*GIVEN REQUEST:*
Report how many lines in the material below contain the string "nearest", giving only the number.

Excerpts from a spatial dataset

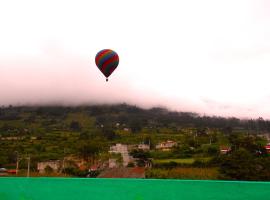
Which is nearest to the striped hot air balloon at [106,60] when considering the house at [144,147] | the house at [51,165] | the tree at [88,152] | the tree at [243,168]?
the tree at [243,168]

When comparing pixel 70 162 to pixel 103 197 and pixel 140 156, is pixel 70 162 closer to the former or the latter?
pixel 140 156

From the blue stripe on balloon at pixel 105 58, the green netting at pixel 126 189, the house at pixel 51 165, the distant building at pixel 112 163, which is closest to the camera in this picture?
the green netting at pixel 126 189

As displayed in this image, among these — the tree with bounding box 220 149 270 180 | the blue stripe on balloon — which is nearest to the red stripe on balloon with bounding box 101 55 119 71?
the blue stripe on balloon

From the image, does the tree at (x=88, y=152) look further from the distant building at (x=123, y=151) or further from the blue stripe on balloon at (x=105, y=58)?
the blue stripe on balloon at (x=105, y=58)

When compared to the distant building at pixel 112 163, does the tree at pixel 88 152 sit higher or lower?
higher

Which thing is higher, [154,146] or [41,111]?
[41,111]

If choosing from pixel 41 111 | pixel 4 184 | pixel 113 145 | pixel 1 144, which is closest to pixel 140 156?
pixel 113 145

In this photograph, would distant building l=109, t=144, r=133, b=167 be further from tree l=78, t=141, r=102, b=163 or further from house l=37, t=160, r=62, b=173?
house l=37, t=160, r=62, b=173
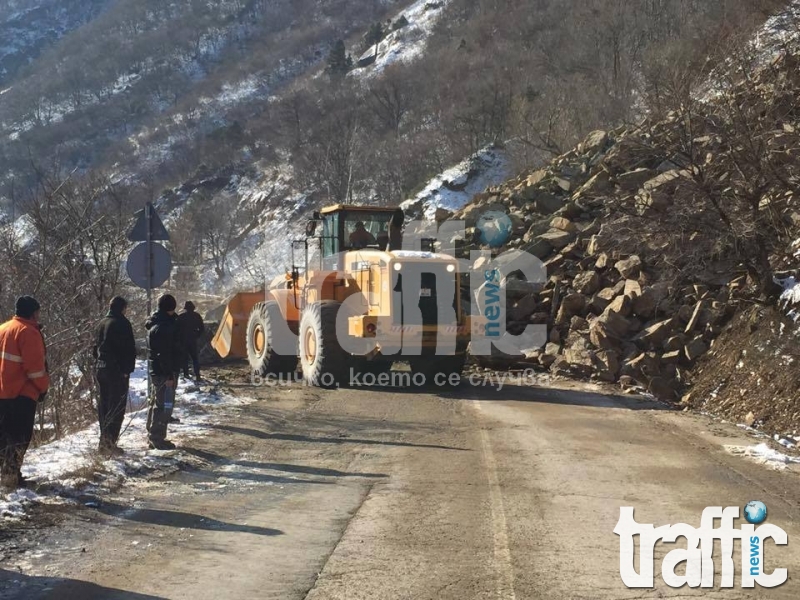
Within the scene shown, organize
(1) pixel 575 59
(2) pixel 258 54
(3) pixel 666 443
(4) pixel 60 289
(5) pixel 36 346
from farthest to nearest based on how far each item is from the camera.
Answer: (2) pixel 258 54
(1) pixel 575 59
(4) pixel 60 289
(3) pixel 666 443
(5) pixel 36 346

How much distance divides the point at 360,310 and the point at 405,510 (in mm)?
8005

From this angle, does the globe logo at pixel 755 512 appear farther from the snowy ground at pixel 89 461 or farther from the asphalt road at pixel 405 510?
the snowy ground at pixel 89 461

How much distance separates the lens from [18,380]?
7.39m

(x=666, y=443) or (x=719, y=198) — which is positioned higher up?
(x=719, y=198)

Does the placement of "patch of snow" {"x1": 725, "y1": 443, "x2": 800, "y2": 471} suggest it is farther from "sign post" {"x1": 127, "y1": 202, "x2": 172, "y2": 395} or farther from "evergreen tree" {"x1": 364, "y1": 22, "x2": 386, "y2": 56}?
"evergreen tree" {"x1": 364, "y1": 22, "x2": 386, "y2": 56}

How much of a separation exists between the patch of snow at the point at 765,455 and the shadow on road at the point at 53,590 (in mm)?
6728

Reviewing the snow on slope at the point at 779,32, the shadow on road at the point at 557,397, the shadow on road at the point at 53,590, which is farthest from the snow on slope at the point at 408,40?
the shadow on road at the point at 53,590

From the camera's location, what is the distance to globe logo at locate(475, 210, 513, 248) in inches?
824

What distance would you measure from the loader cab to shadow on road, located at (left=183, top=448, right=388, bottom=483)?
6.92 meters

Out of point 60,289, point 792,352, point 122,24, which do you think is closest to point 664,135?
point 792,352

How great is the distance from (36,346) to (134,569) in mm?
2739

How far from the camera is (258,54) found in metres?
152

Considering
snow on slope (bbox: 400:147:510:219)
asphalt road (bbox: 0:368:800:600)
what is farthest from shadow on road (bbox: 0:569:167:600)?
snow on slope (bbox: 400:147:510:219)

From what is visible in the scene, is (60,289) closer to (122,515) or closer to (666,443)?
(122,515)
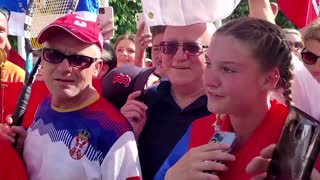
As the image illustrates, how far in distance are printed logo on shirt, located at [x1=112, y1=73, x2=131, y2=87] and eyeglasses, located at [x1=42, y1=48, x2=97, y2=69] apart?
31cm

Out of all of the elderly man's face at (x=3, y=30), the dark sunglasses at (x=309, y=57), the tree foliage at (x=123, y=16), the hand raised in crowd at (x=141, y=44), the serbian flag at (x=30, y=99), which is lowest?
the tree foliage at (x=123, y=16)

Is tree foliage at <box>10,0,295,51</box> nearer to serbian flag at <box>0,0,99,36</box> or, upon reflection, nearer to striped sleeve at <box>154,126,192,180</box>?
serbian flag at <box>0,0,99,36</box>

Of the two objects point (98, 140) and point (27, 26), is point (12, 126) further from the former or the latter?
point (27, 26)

...

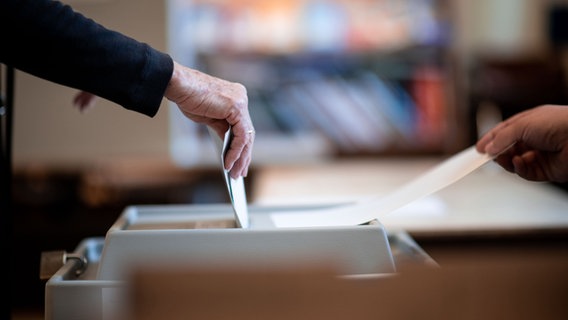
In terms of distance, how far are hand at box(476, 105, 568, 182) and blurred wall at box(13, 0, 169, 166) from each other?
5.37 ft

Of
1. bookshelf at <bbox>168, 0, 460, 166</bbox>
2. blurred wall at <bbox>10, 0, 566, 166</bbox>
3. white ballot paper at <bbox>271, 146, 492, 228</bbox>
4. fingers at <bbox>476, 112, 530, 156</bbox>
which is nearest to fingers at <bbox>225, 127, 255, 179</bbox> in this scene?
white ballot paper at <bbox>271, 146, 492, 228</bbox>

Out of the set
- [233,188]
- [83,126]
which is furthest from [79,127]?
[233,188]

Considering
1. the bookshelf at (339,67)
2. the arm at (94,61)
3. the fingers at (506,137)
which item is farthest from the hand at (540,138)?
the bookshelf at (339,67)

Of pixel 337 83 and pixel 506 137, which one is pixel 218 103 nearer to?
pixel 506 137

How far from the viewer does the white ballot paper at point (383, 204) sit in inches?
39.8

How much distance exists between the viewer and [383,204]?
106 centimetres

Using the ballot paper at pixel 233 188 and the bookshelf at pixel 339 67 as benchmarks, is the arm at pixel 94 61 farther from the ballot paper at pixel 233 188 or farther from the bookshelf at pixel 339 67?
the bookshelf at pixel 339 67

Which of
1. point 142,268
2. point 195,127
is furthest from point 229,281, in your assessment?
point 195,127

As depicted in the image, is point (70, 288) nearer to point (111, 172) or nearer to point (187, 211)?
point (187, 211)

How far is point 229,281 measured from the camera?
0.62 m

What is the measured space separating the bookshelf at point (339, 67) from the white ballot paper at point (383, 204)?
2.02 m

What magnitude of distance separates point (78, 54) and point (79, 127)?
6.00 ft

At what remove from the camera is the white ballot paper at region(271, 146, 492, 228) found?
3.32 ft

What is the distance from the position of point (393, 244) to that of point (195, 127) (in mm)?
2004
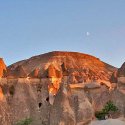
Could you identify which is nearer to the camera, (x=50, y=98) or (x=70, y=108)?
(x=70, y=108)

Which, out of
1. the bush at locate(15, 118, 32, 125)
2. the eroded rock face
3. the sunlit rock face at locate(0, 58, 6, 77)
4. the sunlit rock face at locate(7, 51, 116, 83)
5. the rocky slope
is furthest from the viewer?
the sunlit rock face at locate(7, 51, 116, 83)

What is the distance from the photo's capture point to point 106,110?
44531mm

*EXPECTED ANSWER:*
4